Copy the lines word for word. Begin at the line that contains "this 1024×576 image." and end with the final line of the data.

◇ ◇ ◇

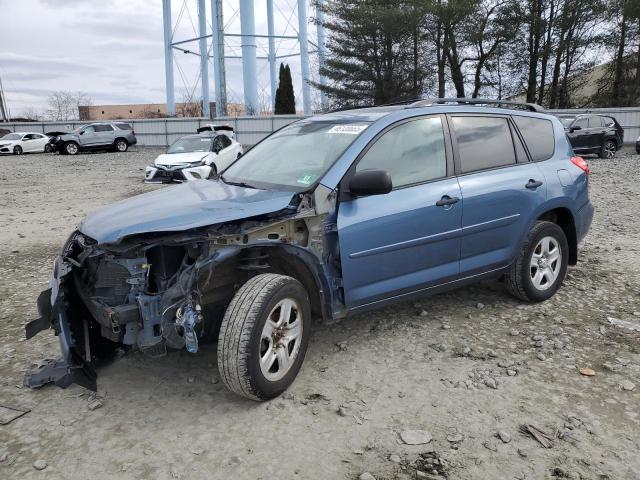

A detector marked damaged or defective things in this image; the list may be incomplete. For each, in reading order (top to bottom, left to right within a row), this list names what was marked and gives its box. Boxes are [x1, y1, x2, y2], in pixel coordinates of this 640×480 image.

damaged front end [25, 186, 340, 392]
crumpled hood [80, 182, 298, 246]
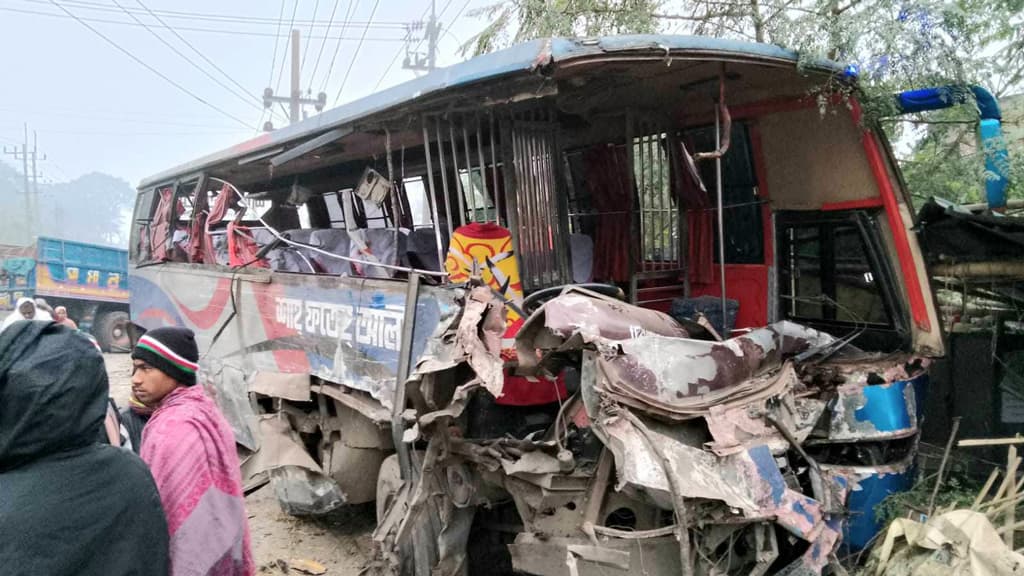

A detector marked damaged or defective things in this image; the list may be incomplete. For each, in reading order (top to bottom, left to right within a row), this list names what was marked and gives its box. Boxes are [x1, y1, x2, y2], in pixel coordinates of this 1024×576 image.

severely damaged bus [132, 36, 948, 576]
shattered window [784, 219, 888, 326]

◇ ◇ ◇

(Reply):
A detector marked damaged or defective things in this image; the list may be incomplete. For each, in reading order (top to bottom, left to right within a row), this list names what was marked and gives its box. Boxes are [x1, y1, x2, y2], in pixel coordinates of this 1024×576 image.

severely damaged bus [132, 36, 948, 576]
shattered window [784, 219, 888, 326]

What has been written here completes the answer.